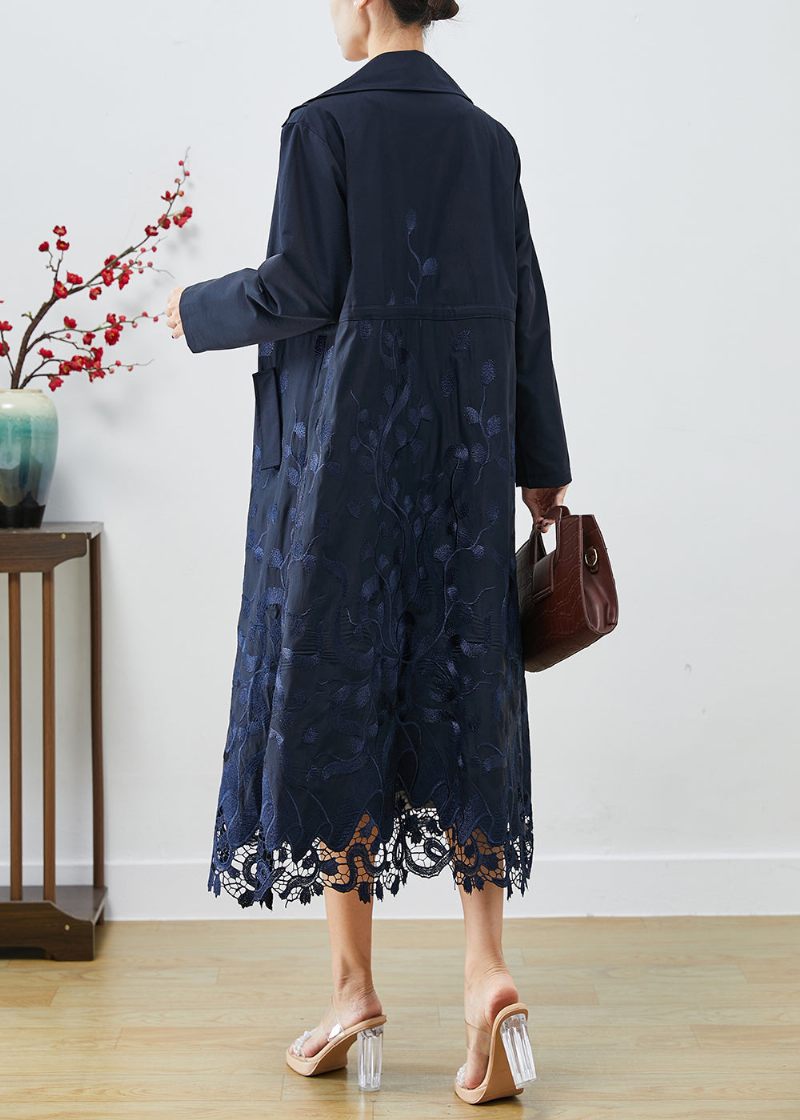 Bohemian Navy Broderad Tie Midja Spandex Trench Coats Höst - Trenchcoats för kvinnor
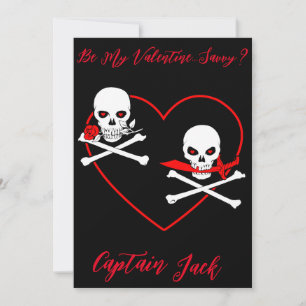 Tarjeta Festiva Pirata Jolly Roger del Día de San Valentín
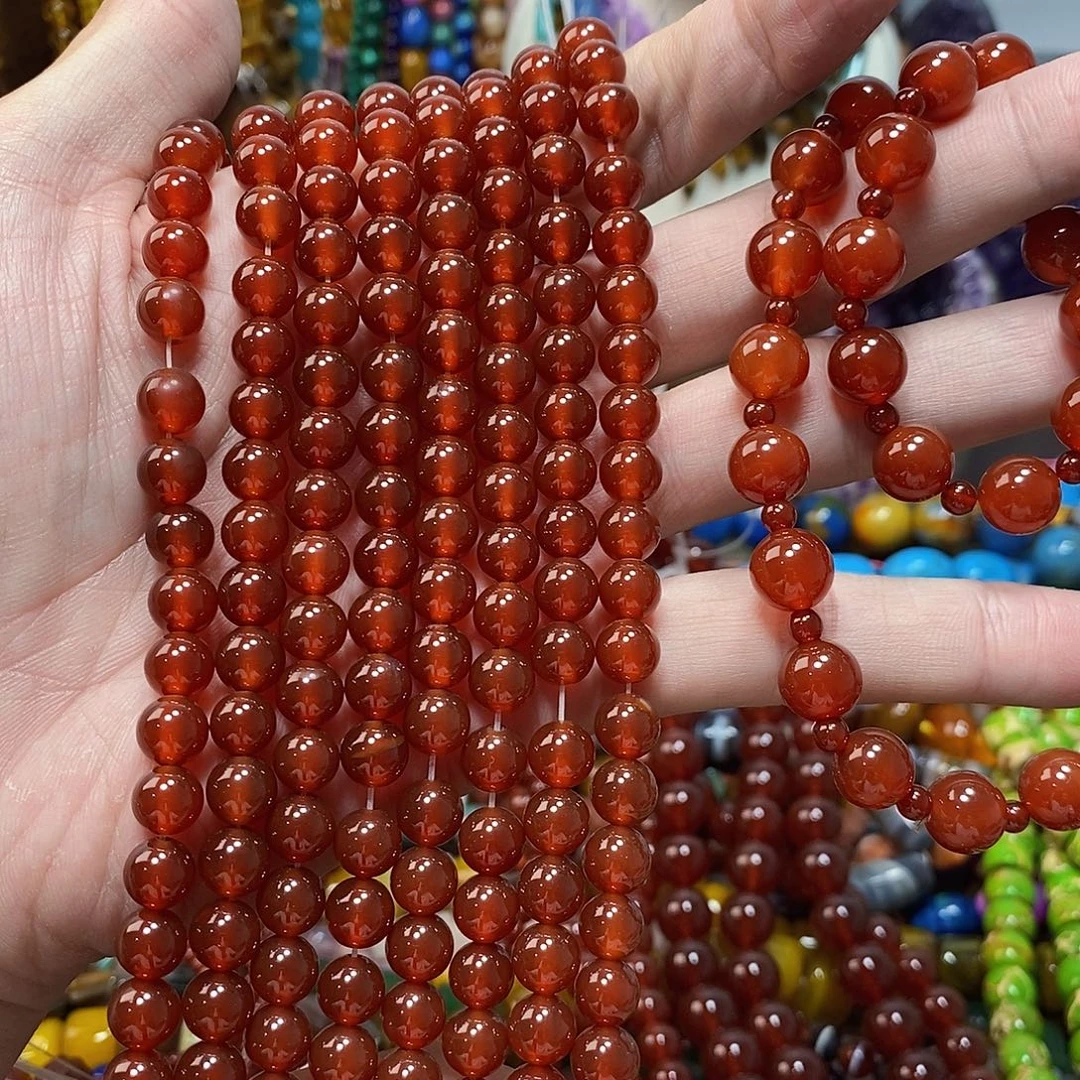 石英质玉未镶嵌，A品红玛瑙8mm，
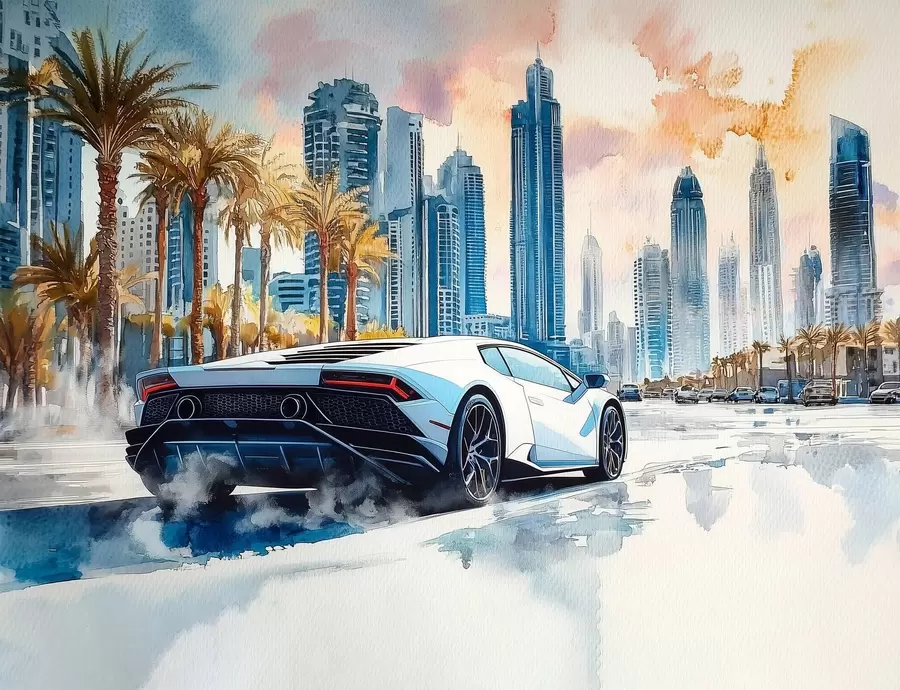 Papier peint Une voiture de sport moderne blanche roulant sur fond de palmiers et de gratte-ciel en technique d'aquarelle libre w01963
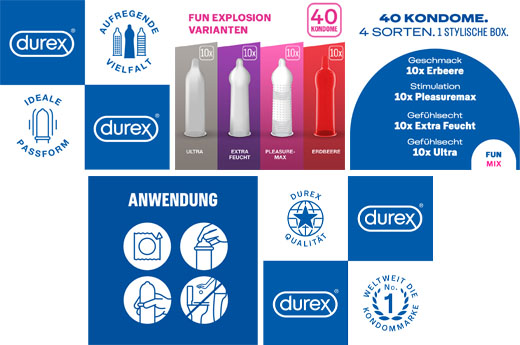 DUREX Fun Explosion prezervatif karışımı 4 tip, 40 adet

+ + + + +

WAT WORDT GEVRAAGD
Bewerk de volledige lijst: vervang "Spandex" door "Katoen" en laat al het overige ongewijzigd. Neem de afbeeldingen niet op in het antwoord.

OPLOSSING
 Bohemian Navy Broderad Tie Midja Katoen Trench Coats Höst - Trenchcoats för kvinnor
 Tarjeta Festiva Pirata Jolly Roger del Día de San Valentín
 石英质玉未镶嵌，A品红玛瑙8mm，
 Papier peint Une voiture de sport moderne blanche roulant sur fond de palmiers et de gratte-ciel en technique d'aquarelle libre w01963
 DUREX Fun Explosion prezervatif karışımı 4 tip, 40 adet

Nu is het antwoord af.